# Exercise description:
Put everything from the line containing "How far from the shot's" down to the end of the items below into a Markdown table with the columns No. and Text. Give each line its own numbered row, and leave out blank lines.

# Supplied data:

§ §

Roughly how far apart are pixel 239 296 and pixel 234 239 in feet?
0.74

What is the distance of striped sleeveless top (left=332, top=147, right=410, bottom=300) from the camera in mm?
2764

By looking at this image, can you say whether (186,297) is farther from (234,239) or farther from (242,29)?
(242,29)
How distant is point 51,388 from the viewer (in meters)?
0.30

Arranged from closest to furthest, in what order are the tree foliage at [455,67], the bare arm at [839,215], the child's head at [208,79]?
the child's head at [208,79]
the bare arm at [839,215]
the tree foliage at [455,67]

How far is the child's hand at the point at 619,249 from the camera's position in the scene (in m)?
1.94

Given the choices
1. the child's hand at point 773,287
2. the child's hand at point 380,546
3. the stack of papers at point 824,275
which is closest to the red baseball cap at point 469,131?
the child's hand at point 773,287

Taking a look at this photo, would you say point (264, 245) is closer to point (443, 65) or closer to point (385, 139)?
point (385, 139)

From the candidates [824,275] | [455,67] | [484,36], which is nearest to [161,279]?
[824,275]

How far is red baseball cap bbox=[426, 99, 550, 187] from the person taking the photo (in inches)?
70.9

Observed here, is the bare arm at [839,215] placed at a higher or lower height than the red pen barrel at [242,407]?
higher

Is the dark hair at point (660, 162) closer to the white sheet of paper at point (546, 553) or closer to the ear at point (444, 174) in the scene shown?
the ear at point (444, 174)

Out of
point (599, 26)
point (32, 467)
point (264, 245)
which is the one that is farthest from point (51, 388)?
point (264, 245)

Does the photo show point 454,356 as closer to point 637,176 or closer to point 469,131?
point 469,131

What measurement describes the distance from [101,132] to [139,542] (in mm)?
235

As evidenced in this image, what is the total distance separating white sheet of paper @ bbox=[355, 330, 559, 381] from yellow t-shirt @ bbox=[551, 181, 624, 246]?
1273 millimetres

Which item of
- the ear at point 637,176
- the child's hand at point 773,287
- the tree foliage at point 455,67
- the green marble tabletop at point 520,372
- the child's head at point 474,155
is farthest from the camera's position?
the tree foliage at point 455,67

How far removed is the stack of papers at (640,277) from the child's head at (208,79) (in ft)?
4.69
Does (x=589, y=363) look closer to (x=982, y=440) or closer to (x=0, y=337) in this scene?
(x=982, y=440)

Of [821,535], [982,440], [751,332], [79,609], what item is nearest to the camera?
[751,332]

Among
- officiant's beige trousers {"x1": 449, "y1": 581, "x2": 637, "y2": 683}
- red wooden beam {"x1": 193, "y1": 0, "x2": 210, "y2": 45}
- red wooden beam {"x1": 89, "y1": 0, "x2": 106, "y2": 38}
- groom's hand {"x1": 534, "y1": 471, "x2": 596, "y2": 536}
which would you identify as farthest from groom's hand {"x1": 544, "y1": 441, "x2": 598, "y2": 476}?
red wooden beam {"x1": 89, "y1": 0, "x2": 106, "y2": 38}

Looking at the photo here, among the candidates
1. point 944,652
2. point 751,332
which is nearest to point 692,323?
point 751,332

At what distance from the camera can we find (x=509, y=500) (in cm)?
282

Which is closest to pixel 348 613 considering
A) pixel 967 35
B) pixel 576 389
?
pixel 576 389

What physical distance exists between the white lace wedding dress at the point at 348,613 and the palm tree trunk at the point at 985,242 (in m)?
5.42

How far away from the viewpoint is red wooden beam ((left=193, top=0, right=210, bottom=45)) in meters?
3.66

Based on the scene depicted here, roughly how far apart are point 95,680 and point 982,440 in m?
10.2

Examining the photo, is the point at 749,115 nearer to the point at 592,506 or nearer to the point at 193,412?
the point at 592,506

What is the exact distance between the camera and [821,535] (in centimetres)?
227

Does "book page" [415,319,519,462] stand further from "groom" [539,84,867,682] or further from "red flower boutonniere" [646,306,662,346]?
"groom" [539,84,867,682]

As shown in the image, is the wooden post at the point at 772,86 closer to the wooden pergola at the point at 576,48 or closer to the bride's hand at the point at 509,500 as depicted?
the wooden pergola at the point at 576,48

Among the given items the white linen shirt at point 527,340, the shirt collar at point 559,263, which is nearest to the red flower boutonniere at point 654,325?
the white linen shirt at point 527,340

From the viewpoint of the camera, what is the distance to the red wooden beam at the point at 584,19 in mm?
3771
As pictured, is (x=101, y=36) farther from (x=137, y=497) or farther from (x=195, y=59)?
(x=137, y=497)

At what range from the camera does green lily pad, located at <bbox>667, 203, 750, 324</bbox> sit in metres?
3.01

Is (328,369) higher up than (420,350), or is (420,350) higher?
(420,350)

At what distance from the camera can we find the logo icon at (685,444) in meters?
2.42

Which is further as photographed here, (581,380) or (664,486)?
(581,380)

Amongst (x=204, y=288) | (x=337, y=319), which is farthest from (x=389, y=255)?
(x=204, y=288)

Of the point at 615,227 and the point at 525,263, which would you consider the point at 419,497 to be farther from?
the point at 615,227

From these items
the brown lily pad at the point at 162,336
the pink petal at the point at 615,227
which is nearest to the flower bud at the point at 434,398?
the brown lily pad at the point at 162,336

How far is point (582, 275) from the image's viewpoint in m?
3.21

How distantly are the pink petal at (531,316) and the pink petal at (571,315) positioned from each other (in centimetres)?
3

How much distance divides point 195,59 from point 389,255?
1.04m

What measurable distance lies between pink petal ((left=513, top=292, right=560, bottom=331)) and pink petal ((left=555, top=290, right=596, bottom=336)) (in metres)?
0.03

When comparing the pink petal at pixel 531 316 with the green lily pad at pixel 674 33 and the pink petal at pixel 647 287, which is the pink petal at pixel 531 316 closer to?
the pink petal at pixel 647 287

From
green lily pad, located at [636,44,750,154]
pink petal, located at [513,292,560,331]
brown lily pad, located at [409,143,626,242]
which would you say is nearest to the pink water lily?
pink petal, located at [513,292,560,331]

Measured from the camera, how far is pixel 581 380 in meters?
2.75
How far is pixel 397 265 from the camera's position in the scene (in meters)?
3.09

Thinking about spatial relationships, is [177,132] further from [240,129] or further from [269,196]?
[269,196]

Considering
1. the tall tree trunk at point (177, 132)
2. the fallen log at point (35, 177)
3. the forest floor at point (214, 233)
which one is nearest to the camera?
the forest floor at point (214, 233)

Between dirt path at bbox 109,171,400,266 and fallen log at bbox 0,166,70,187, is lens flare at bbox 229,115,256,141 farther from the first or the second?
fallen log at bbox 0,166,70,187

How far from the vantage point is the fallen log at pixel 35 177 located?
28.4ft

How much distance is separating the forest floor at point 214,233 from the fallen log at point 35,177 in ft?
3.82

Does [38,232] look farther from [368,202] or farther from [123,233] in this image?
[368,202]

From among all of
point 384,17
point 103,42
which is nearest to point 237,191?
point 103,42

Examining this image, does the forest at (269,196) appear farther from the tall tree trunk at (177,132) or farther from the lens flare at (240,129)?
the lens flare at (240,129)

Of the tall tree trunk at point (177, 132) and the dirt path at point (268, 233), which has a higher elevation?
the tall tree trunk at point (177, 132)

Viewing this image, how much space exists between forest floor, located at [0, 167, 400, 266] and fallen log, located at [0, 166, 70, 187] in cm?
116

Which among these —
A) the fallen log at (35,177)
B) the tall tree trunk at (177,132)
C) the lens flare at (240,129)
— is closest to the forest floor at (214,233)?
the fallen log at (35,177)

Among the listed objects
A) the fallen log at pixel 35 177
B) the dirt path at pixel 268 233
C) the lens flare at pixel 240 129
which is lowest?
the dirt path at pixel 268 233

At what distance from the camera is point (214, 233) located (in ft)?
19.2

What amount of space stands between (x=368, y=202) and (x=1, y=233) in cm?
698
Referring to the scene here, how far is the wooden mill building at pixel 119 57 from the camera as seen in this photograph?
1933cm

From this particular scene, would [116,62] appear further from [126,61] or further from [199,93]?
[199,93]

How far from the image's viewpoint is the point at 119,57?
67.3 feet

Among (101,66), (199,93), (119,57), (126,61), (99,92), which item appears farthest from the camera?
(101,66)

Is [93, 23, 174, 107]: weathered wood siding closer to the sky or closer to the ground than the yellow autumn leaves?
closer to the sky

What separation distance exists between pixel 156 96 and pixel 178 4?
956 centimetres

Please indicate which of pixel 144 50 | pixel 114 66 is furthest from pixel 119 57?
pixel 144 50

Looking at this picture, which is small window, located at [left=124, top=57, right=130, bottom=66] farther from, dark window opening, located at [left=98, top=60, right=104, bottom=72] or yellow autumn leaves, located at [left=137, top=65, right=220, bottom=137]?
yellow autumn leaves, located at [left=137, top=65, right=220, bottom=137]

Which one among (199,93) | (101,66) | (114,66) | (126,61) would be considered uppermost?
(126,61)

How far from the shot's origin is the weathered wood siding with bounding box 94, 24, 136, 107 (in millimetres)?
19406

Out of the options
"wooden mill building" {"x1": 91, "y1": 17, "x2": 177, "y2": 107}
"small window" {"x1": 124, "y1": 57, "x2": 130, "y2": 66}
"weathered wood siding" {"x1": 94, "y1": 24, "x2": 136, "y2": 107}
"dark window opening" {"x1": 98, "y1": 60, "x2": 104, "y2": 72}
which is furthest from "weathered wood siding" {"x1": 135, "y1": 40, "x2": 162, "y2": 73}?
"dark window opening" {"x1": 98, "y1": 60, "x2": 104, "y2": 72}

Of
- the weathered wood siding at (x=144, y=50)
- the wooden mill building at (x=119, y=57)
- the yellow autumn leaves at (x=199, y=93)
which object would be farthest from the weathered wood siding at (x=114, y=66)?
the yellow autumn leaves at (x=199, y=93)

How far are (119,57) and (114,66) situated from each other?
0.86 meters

§ §

# Written response:
| No. | Text |
|---|---|
| 1 | How far from the shot's origin is the weathered wood siding with bounding box 94, 24, 136, 107 (in millimetres)? |
| 2 | 19406 |
| 3 | Out of the options |
| 4 | "wooden mill building" {"x1": 91, "y1": 17, "x2": 177, "y2": 107} |
| 5 | "small window" {"x1": 124, "y1": 57, "x2": 130, "y2": 66} |
| 6 | "weathered wood siding" {"x1": 94, "y1": 24, "x2": 136, "y2": 107} |
| 7 | "dark window opening" {"x1": 98, "y1": 60, "x2": 104, "y2": 72} |
| 8 | which is furthest from "weathered wood siding" {"x1": 135, "y1": 40, "x2": 162, "y2": 73}? |
| 9 | "dark window opening" {"x1": 98, "y1": 60, "x2": 104, "y2": 72} |
| 10 | Of |
| 11 | - the weathered wood siding at (x=144, y=50) |
| 12 | - the wooden mill building at (x=119, y=57) |
| 13 | - the yellow autumn leaves at (x=199, y=93) |
| 14 | which object would be farthest from the weathered wood siding at (x=114, y=66)? |
| 15 | the yellow autumn leaves at (x=199, y=93) |
| 16 | How far are (119,57) and (114,66) situated from each other? |
| 17 | 0.86 meters |